- Born: 1945 (age 80–81)
- Education: University of Gothenburg
- Known for: Research on deep-sea molluscs and Eulimidae
- Scientific career
- Fields: Zoology, malacology
- Workplaces: University of Gothenburg; Swedish Museum of Natural History

= Anders Herman Warén =

Swedish zoologist and malacologist

Anders Herman Warén (born 1945) is a Swedish zoologist and malacologist specializing in invertebrates, particularly molluscs of the family Eulimidae.

== Biography ==

Warén holds a doctorate in biology from the University of Gothenburg. He was a research assistant in the university's Department of Zoology from 1979 to 1984 and subsequently became the first curator of the Department of Invertebrates at the Swedish Museum of Natural History in Stockholm. His research has focused on the fauna of deep-sea molluscs, shelled molluscs of the North Atlantic, and molluscs associated with chemosynthetic environments.

He has participated in numerous marine expeditions around the world, including expeditions in the tropical seas of the Pacific Ocean. His work on tropical eastern Pacific eulimid gastropods included the publication Comments on and descriptions of eulimid gastropods from tropical west America in The Veliger in 1992.
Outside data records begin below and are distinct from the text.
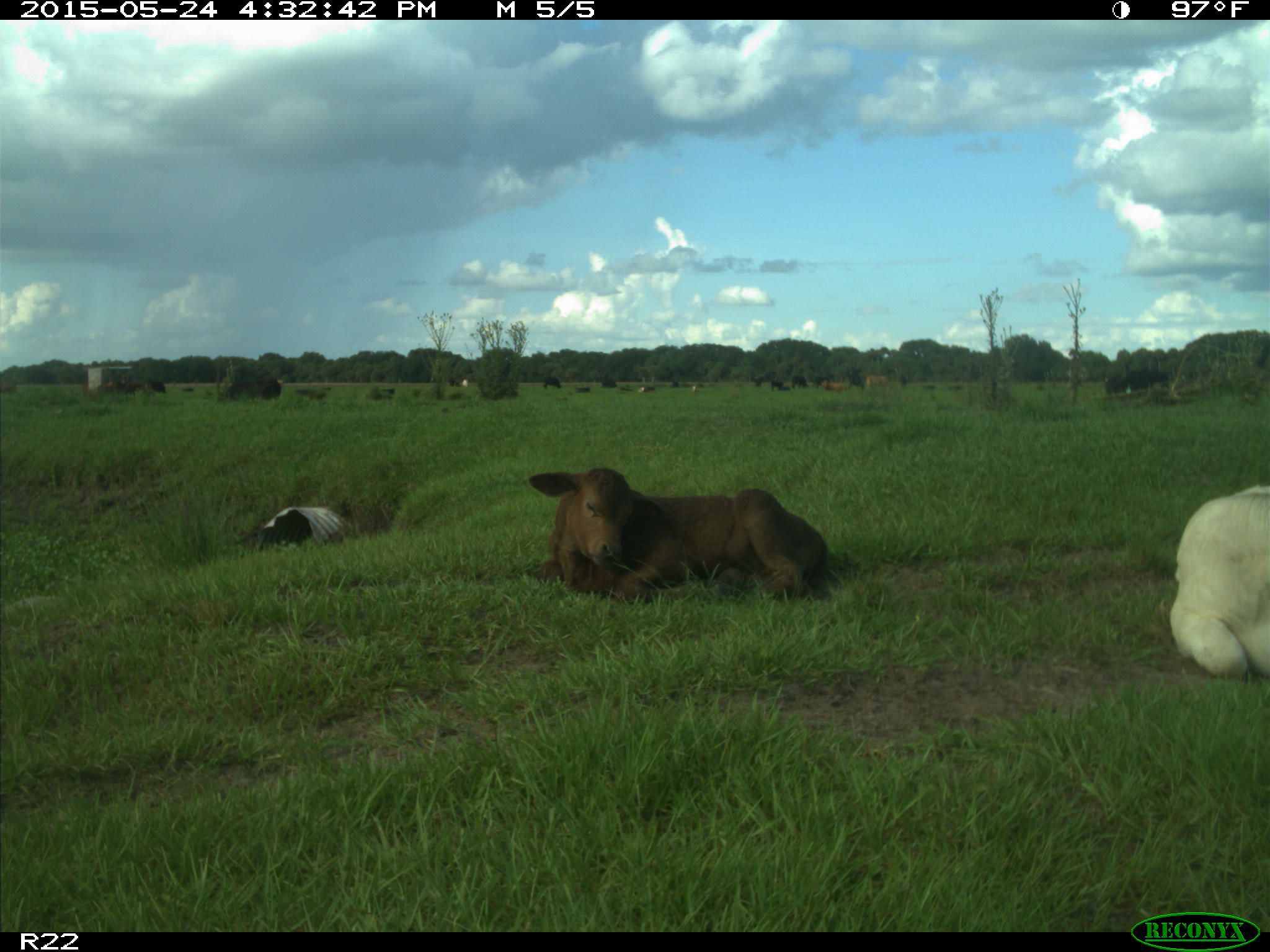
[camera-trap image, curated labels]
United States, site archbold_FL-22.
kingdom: Animalia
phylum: Chordata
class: Mammalia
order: Artiodactyla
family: Bovidae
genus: Bos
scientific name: Bos taurus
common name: domestic cow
Bos taurus (domestic cow).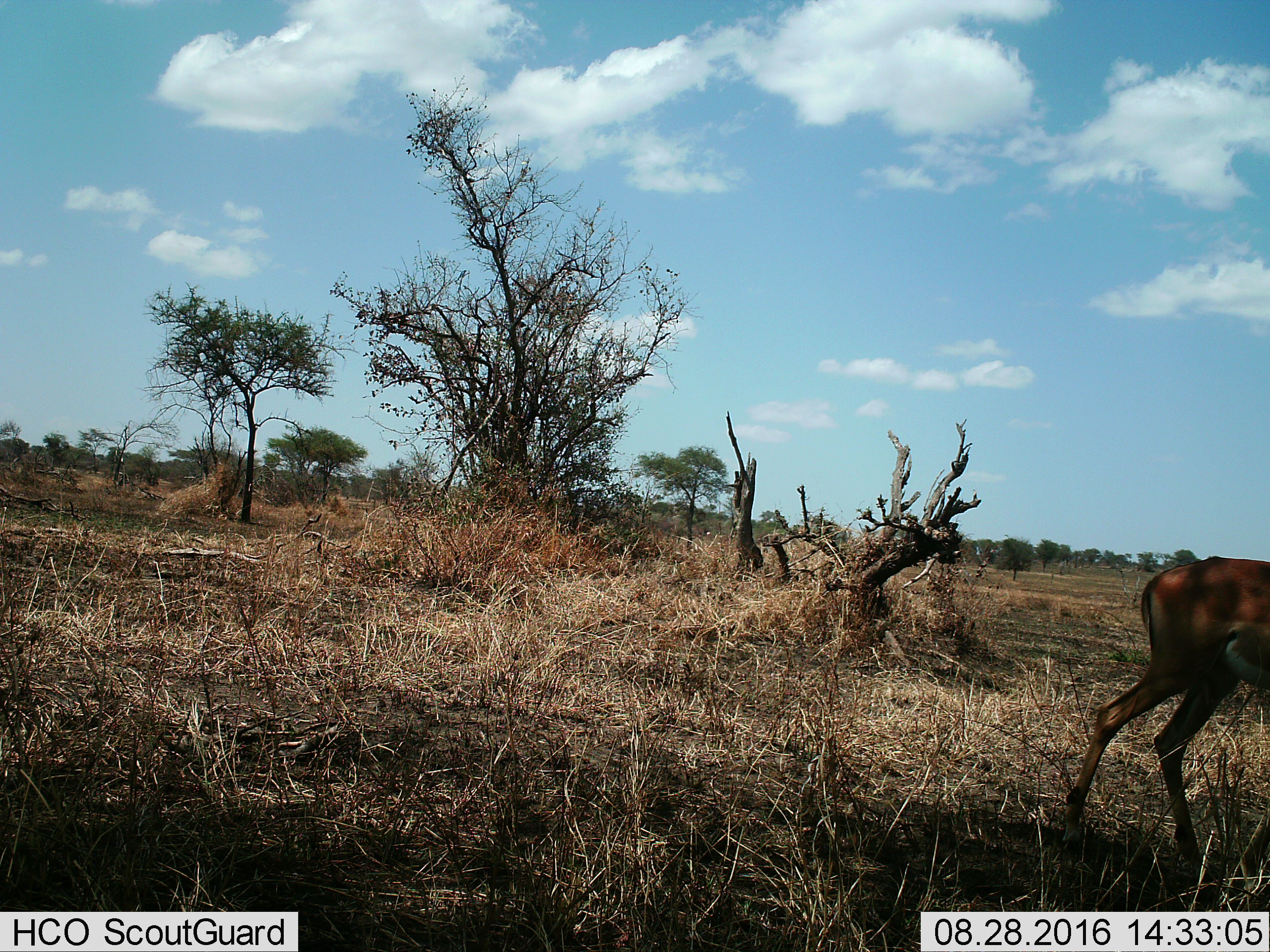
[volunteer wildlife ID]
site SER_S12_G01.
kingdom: Animalia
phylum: Chordata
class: Mammalia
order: Artiodactyla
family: Bovidae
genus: Aepyceros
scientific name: Aepyceros melampus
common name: impala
Impala (Aepyceros melampus), count 1. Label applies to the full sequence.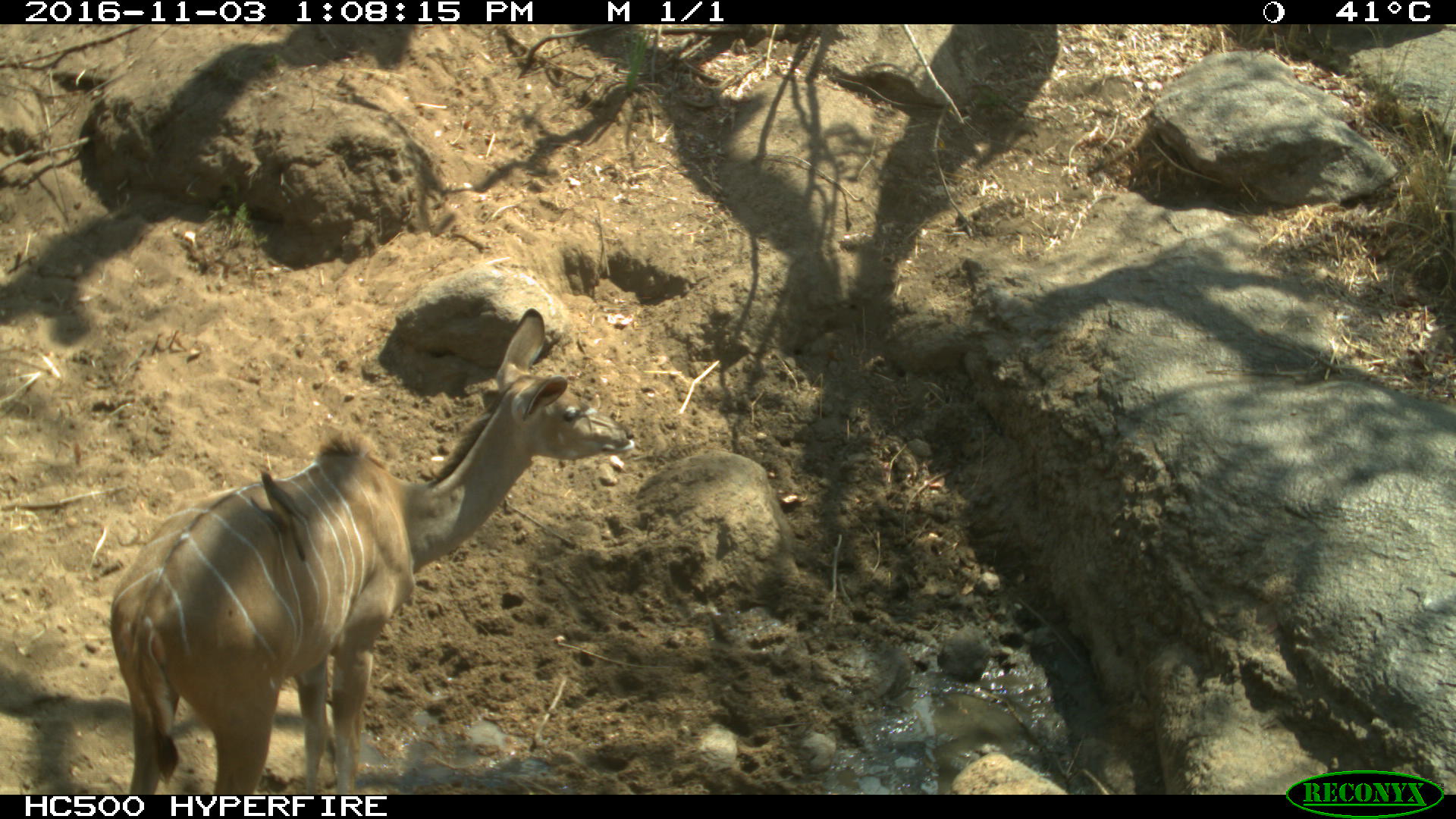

Warén has described and named several hundred species of molluscs new to science. He also described the family Ebalidae in connection with his work on the systematic position and validity of the genus Ebala. The taxon is now treated as the subfamily Ebalinae.

The author abbreviation Warén is used to identify Anders Herman Warén as the author of scientific names in zoological nomenclature.